• **TEXT SHOWN**
# How many directors search sites such as Soundcloud?



## streetster (Nov 8, 2015)

Hi

I very much appreciate that much of the hiring of composers is via some means of networking or having heard your music on other projects. I am interested to know however how likely is it score a project based on soundcloud submissions?

Are there many producers/directors (including indie film) that scour sites such as Soundcloud looking for music of styles they are interested in and hence composers getting their leg up in the industry??


----------



## Baron Greuner (Nov 8, 2015)

There's a lot of people that scour Soundcloud so that they can steal. Don't know about directors for films. If I was a director, I wouldn't. I would scour previous films and see if the composer has any clue about how to write music to film, not to Soundcloud.


----------



## samphony (Nov 8, 2015)

That's why I stopped putting newest stuff on sc. I prefer a password protected reel page sending out to potential clients.


----------



## Ron Verboom (Nov 10, 2015)

samphony said:


> That's why I stopped putting newest stuff on sc. I prefer a password protected reel page sending out to potential clients.



Is Soundcloud really that bad. I mean, i only put low quality mp3's on sc not suitable for license imo. Settings to 'no download' (but i know it is not that difficult to download the tracks if you really want to). I think sc is very handy for promoting your music. What other sites are there like sc who are safer?


----------



## samphony (Nov 10, 2015)

@Ron Verboom SC is exactly as you say a great way to promote your stuff or to collaborate. I personally think that with unreleased material it might be good to host stuff outside that network. It's just my personal opinion.


----------



## jmvideo (Nov 10, 2015)

Baron Greuner said:


> There's a lot of people that scour Soundcloud so that they can steal.



May I ask... steal for what purpose?


----------



## jmvideo (Nov 14, 2015)

• **MATERIAL**
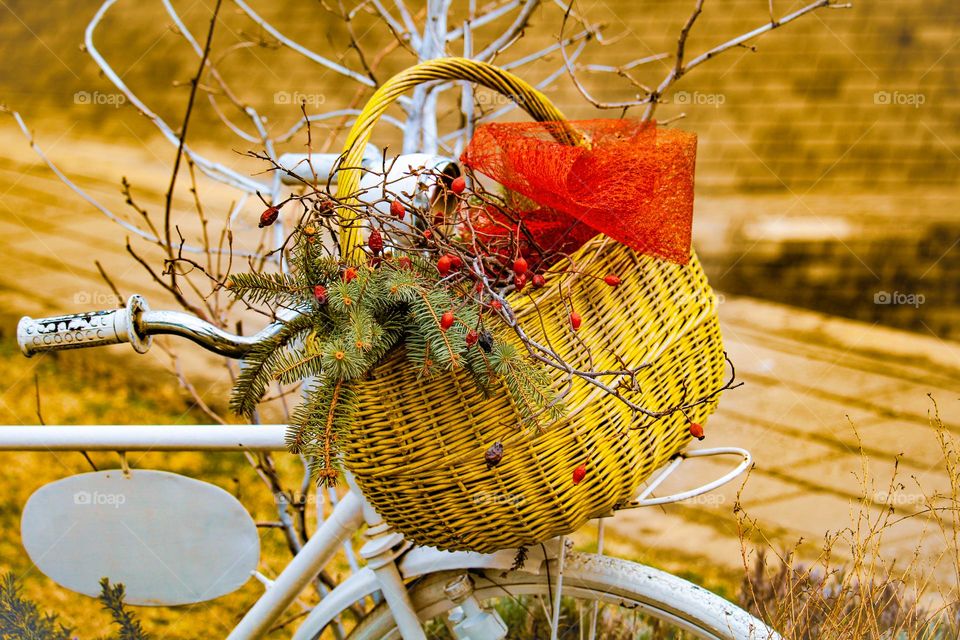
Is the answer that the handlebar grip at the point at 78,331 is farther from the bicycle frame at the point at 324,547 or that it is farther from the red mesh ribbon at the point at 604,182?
the red mesh ribbon at the point at 604,182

• **EXERCISE**
Answer these from the Soundcloud thread:
(a) What does samphony prefer to send out to potential clients?
(b) Which download setting does Ron Verboom use for his tracks on Soundcloud?
(c) If Baron Greuner were a director, what would he scour instead of Soundcloud?

• **SOLVED PROBLEM**
(a) A password protected reel page.
(b) 'No download'.
(c) Previous films.